Semler gibt zu, dass über die Demütigungen, denen viele Intellektuelle in China damals ausgesetzt wurden und die massiven Menschenrechtsverletzungen viele linke Studenten in Westdeutschland durchaus informiert waren. "Dies wurden als Begleiterscheinung des Klassenkampfs" angesehen und nicht weiter kritisiert."

Erst als mit dem Tod von Mao 1976 die Verbrechen der Viererbande auch in China offiziell enthüllt wurden, habe auch hierzulande die Linke begonnen, den Maoismus zu hinterfragen. Zunächst seien nach dem Sturz der Viererbande zwar nur wenige Mitglieder ausgetreten, berichtet Semler. "Aber der Zustand der Begeisterung war dahin".

Podiumsdiskussion im taz-Café am Donnerstag. Bild: felix lee

Heute sieht Semler die Kulturrevolution als ein "zwiespältiges Phänomen": Einerseits die Morde und die Verfolgung von Millionen Menschen, andererseits den anfänglichen revolutionären Schwung vieler Jugendlicher, deren Enthusiasmus später so grausam enttäuscht wurden.
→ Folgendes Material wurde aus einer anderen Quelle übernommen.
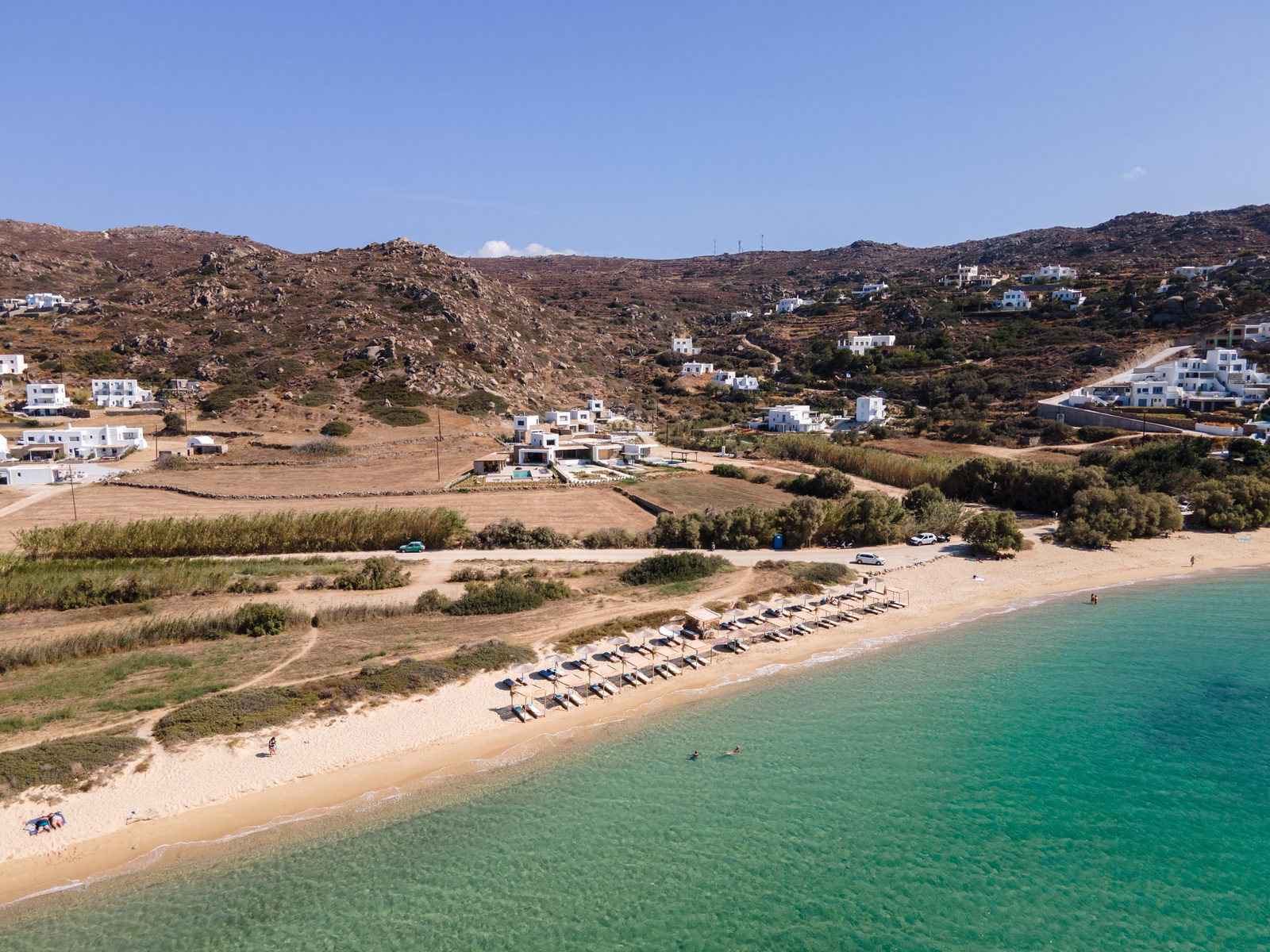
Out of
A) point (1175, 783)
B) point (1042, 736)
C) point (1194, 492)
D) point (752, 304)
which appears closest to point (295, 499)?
point (1042, 736)

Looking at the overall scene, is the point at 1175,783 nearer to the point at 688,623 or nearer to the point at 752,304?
the point at 688,623

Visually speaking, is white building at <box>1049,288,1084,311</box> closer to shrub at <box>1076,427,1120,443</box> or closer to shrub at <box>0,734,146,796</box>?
shrub at <box>1076,427,1120,443</box>

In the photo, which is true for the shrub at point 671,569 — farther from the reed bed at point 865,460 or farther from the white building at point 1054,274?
the white building at point 1054,274

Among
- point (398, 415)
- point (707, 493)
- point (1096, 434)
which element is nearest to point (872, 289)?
point (1096, 434)

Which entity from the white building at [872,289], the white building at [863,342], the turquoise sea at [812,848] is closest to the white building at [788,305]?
the white building at [872,289]

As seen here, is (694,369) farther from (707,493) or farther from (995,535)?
(995,535)
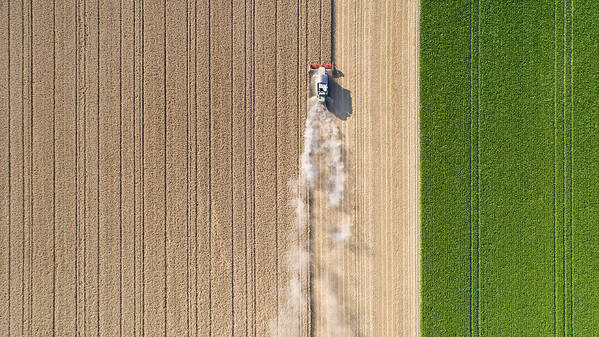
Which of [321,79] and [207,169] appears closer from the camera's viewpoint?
[321,79]

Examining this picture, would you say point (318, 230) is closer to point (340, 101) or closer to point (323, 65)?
point (340, 101)

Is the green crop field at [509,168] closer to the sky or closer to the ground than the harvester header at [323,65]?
closer to the ground

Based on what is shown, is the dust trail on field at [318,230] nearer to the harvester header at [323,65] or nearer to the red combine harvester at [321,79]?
the red combine harvester at [321,79]

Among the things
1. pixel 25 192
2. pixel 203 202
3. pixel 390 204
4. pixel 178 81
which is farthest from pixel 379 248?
pixel 25 192

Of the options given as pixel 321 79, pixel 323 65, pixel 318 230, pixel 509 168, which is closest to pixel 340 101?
pixel 321 79

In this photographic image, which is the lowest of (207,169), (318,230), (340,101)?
(318,230)

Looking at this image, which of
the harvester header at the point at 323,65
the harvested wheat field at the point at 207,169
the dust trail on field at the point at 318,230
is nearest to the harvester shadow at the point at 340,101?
the harvested wheat field at the point at 207,169

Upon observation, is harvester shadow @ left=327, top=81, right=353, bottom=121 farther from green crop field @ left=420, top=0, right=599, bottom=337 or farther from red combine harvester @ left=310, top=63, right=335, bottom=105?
green crop field @ left=420, top=0, right=599, bottom=337
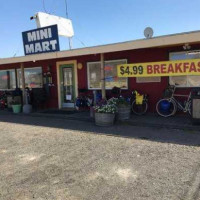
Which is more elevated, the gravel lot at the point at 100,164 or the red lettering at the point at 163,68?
the red lettering at the point at 163,68

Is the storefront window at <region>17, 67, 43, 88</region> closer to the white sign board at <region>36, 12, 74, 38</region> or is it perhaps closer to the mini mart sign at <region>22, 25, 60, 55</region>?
the mini mart sign at <region>22, 25, 60, 55</region>

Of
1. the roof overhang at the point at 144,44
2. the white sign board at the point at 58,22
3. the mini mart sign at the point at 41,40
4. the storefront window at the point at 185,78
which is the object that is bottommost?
the storefront window at the point at 185,78

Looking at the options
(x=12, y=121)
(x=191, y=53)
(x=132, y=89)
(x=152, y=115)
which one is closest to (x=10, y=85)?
(x=12, y=121)

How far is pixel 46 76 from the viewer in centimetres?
1147

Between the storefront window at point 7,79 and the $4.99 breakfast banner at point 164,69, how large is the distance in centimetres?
708

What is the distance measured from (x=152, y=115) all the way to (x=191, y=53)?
7.70 feet

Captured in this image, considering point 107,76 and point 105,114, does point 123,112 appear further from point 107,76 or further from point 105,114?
point 107,76

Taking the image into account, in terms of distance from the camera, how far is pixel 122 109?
7777 mm

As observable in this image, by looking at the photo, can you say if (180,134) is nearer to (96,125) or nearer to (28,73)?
(96,125)

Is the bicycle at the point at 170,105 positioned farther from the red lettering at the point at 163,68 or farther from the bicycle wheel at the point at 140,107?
the red lettering at the point at 163,68

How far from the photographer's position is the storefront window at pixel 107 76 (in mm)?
9453

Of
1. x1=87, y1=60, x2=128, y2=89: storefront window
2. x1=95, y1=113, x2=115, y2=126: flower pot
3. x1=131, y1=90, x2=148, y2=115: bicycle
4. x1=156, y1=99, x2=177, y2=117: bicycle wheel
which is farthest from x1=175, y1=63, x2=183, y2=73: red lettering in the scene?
x1=87, y1=60, x2=128, y2=89: storefront window

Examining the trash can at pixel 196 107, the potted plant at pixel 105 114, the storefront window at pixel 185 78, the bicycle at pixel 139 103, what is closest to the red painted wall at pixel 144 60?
the storefront window at pixel 185 78

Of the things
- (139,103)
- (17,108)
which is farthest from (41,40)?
(139,103)
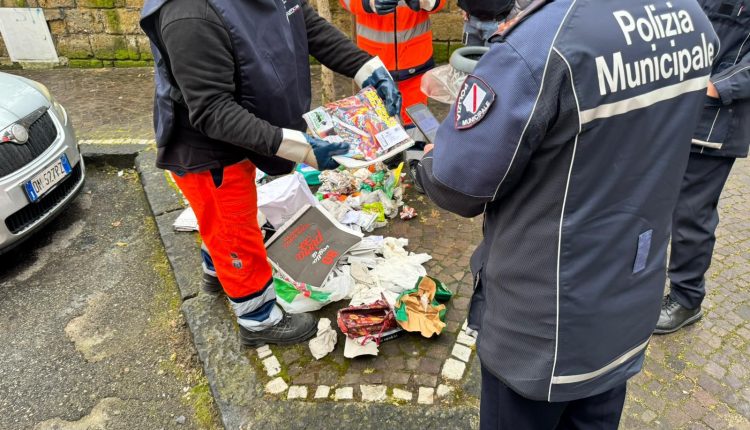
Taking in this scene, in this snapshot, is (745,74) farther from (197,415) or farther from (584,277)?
(197,415)

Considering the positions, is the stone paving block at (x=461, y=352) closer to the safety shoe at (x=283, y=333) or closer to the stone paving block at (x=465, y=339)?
the stone paving block at (x=465, y=339)

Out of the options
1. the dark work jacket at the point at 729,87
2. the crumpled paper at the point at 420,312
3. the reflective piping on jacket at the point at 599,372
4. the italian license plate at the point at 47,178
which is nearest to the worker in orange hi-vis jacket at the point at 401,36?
the crumpled paper at the point at 420,312

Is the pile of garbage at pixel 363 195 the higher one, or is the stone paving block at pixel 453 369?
the stone paving block at pixel 453 369

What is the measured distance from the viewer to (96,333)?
3279 mm

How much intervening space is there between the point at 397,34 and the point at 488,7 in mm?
707

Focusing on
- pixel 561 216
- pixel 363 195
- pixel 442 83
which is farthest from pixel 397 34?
pixel 561 216

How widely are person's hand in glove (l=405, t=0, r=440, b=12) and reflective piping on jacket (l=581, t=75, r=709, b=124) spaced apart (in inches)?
104

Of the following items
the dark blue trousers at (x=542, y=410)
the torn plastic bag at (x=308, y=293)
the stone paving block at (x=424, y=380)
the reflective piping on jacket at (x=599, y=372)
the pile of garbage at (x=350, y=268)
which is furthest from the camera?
the torn plastic bag at (x=308, y=293)

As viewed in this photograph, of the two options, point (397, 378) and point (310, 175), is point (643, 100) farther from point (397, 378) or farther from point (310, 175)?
point (310, 175)

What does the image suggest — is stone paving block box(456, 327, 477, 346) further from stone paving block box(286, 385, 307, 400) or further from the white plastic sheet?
the white plastic sheet

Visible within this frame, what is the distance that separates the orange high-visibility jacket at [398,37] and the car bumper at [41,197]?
2.43 meters

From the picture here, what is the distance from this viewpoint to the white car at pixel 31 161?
3.55 metres

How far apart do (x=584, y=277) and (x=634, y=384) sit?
1638 millimetres

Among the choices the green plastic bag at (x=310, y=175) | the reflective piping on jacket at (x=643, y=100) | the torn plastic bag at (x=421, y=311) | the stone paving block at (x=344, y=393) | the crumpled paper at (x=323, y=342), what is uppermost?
the reflective piping on jacket at (x=643, y=100)
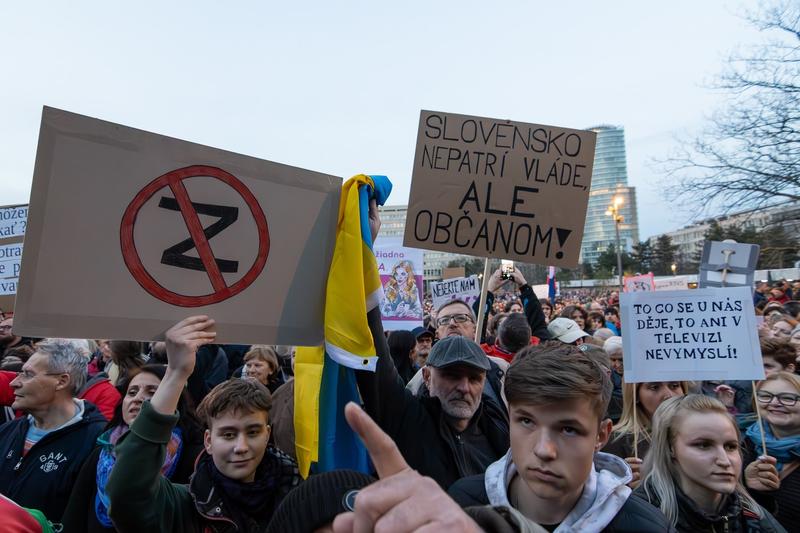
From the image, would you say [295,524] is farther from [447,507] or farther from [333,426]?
[447,507]

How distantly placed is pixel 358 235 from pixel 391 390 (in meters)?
0.75

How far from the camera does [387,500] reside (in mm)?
679

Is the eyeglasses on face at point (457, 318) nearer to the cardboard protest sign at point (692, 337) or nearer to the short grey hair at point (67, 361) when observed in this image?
the cardboard protest sign at point (692, 337)

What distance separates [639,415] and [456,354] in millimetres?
1554

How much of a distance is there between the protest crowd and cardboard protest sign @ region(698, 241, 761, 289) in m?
1.67

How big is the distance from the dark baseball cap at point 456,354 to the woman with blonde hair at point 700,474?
3.03 ft

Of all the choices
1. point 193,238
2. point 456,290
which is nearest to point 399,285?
point 456,290

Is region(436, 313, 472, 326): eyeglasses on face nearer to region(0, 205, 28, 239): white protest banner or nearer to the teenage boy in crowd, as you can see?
the teenage boy in crowd

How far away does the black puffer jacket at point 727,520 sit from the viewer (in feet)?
7.68

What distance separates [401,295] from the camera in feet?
24.4

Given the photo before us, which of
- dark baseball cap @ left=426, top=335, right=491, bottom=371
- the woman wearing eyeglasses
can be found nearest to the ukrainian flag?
dark baseball cap @ left=426, top=335, right=491, bottom=371

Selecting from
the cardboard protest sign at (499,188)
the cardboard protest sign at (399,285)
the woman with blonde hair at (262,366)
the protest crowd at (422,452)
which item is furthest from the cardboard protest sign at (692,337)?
the cardboard protest sign at (399,285)

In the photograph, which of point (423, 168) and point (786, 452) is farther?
point (423, 168)

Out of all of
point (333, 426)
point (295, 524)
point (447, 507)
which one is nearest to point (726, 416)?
point (333, 426)
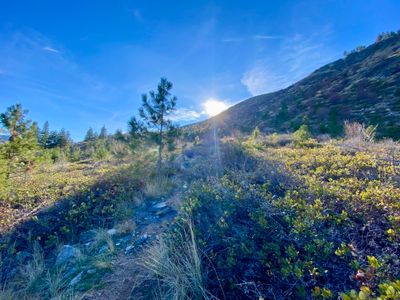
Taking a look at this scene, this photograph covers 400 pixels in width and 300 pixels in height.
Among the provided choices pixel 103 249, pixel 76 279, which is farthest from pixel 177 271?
pixel 103 249

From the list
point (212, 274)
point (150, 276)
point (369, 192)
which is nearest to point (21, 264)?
point (150, 276)

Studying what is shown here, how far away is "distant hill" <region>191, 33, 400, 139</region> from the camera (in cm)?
1811

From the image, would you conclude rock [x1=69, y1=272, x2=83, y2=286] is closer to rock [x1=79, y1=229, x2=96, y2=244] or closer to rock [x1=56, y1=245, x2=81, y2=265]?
rock [x1=56, y1=245, x2=81, y2=265]

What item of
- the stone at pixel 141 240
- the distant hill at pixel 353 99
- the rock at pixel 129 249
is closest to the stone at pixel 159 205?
the stone at pixel 141 240

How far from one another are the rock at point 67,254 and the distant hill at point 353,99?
1712 centimetres

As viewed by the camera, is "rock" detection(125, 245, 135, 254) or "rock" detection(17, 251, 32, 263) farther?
"rock" detection(17, 251, 32, 263)

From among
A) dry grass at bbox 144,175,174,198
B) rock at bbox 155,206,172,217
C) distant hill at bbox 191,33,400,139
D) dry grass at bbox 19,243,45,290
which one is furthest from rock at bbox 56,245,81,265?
distant hill at bbox 191,33,400,139

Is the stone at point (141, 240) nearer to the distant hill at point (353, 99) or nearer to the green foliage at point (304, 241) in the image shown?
the green foliage at point (304, 241)

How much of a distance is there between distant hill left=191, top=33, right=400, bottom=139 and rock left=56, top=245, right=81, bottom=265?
56.2ft

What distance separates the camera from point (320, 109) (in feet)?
84.2

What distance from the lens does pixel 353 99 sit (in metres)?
24.2

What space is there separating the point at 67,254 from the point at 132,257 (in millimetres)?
1467

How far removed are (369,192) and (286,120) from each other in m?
26.8

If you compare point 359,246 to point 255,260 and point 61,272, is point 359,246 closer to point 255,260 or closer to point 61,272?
point 255,260
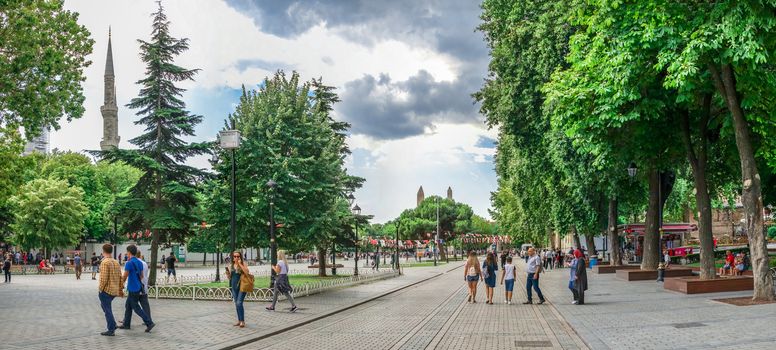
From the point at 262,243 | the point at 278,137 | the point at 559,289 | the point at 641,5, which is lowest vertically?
the point at 559,289

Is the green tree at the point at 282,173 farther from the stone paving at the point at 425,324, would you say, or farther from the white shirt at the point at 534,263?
the white shirt at the point at 534,263

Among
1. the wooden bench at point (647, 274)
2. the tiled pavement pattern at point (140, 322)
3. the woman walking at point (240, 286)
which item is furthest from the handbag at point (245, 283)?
the wooden bench at point (647, 274)

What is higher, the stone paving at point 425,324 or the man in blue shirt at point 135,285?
the man in blue shirt at point 135,285

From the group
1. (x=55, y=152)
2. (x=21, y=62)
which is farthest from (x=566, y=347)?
(x=55, y=152)

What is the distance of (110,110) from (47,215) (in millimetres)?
70374

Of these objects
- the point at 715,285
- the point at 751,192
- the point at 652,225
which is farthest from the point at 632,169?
the point at 751,192

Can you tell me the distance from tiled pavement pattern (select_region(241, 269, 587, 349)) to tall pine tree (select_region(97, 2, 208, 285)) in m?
11.1

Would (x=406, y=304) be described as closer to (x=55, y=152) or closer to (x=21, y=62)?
(x=21, y=62)

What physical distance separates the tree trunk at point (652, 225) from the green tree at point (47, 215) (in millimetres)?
47835

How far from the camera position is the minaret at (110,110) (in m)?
123

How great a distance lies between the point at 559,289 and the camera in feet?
94.1

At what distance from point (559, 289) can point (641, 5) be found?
1303 cm

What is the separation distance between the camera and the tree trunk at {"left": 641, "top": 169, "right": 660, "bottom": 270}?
104 ft

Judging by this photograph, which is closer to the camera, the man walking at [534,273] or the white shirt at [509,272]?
the man walking at [534,273]
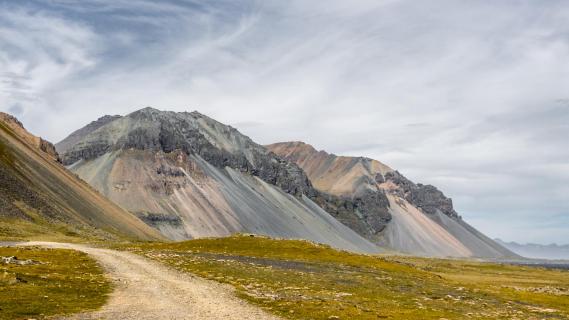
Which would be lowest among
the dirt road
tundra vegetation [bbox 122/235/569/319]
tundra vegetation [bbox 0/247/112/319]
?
tundra vegetation [bbox 0/247/112/319]

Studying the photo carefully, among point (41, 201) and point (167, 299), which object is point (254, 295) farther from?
point (41, 201)

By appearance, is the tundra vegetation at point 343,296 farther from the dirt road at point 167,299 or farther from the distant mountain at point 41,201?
the distant mountain at point 41,201

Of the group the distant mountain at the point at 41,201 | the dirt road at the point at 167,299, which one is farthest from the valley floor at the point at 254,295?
the distant mountain at the point at 41,201

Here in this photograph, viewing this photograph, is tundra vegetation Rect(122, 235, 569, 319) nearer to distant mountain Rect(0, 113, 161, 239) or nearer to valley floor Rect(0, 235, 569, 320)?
valley floor Rect(0, 235, 569, 320)

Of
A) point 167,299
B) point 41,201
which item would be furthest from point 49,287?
point 41,201

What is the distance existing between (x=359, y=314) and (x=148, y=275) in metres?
22.7

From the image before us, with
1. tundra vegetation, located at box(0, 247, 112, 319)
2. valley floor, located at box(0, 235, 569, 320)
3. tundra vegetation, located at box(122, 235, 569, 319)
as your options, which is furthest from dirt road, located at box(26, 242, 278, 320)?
tundra vegetation, located at box(122, 235, 569, 319)

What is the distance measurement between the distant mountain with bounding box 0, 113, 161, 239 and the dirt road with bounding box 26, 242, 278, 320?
69.0 m

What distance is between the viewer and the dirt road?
1214 inches

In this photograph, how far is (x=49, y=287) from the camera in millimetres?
38125

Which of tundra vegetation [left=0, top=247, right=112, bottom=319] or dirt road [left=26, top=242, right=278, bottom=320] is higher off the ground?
dirt road [left=26, top=242, right=278, bottom=320]

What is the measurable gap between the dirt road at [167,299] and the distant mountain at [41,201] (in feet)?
226

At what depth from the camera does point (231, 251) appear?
93062 mm

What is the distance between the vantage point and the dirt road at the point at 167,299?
30.8 meters
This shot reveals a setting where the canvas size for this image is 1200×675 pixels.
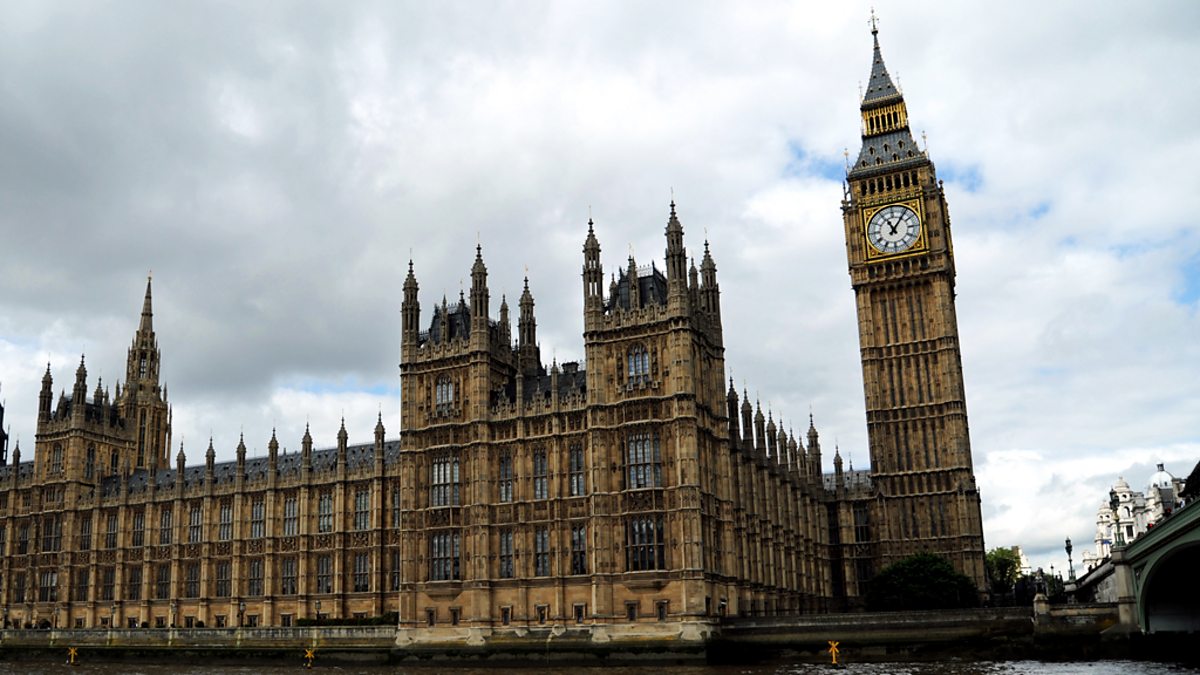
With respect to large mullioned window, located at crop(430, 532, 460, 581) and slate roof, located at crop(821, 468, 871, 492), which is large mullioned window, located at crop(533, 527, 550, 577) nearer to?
large mullioned window, located at crop(430, 532, 460, 581)

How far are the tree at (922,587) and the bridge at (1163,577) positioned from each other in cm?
2222

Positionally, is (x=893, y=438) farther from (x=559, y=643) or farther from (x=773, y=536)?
(x=559, y=643)

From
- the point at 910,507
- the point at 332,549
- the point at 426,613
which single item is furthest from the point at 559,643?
the point at 910,507

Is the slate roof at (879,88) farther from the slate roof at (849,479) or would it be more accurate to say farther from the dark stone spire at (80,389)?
the dark stone spire at (80,389)

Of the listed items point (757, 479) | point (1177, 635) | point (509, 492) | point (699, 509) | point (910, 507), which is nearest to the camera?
point (1177, 635)

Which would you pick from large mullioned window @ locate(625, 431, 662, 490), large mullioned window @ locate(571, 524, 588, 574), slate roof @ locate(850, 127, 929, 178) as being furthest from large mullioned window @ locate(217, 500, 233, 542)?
slate roof @ locate(850, 127, 929, 178)

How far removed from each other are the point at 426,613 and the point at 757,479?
30646mm

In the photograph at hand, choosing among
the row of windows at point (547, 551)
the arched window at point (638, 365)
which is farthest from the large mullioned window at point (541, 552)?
the arched window at point (638, 365)

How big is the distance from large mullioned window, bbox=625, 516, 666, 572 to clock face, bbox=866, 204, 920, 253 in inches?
2170

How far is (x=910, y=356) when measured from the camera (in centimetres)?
11175

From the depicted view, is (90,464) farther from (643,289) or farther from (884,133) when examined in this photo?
(884,133)

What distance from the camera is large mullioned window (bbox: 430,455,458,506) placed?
80.2m

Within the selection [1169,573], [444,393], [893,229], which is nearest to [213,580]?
[444,393]

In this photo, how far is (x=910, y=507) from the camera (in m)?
108
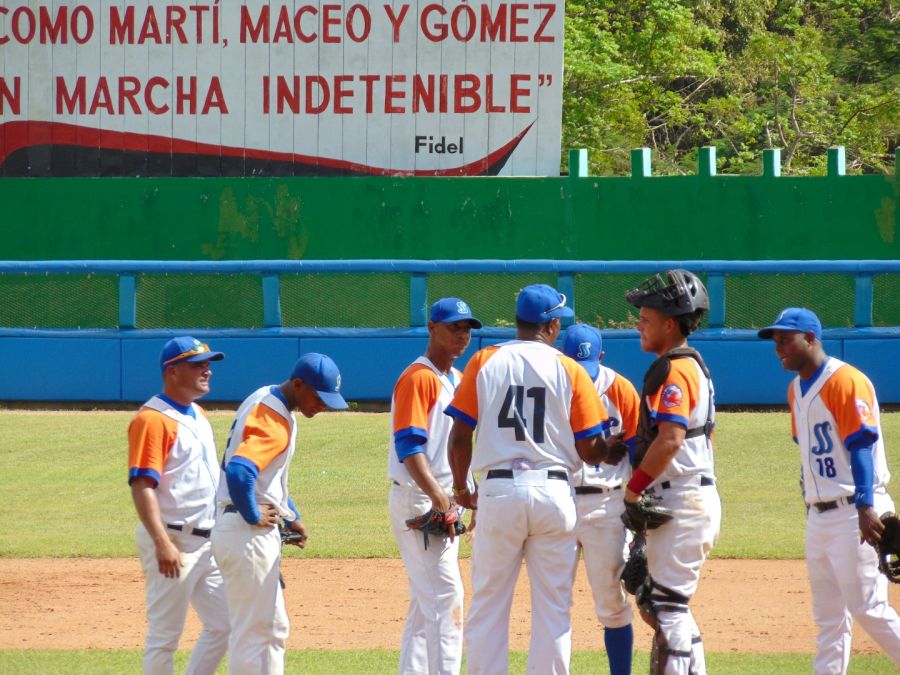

Für Semler und viele andere Linksradikale rückte ab 1980 die

Menschenrechtsfrage in den Mittelpunkt des politischen Denkens. Sie solidarisierten sich mit den demokratischen Oppositionsbewegungen in Osteuropa als "eine Art praktischer Selbstkritik".

Von diesen Solidaritätsbekundungen der westdeutschen Linken hatten nur wenig spürbaren Einfluss auf die politischen Entwicklungen in Ostdeutschland. Im Gegensatz zu den osteuropäischen Nachbarländern kam es bis zum Frühsommer 1989 nicht zu den entsprechenden Protesten in der DDR. Als im Frühjahr 1989 die Studenten in Peking auf die Straße gingen, hätten sich in Ostdeutschland die meisten Menschen "beschämt" gefühlt. "Obwohl es überall Proteste und Reformbewegungen gab, blieb Ostdeutschland eine Wüste, wo die Bevölkerung schwieg", erinnert sich Halbrock.

Zugleich entbrannte unter den Bürgerrechtlern ein Streit über die Reformfähigkeit des Sozialismus, den der sojwetische Staatschef Michail Gorbatschow beschwor. Denn anders als etwa in Polen und Ungarn sei für die DDR-Führung klar gewesen: Eine Reform war immer verbunden mit der Auflösung der DDR.

Der demonstrative Schulterschluss der SED-Führung mit der Kommunistischen Partei nach der Niederschlagung der Proteste in China sei für die ostdeutsche Bürgerrechtsbewegung ein Schock gewesen, berichtet Halbrock. Bis zum Mauerfall am 9. November befürchteten sie die "chinesische Lösung". Deswegen sei die ostdeutsche Protestbewegung bis zum Schluss darauf bedacht gewesen, es zu keiner Gewalt auf den dann doch anschwellenden Demonstrationen kommen zu lassen. "Jeder wusste, dass die SED-Führung auf diesen Anlass nur wartete", so Halbrock.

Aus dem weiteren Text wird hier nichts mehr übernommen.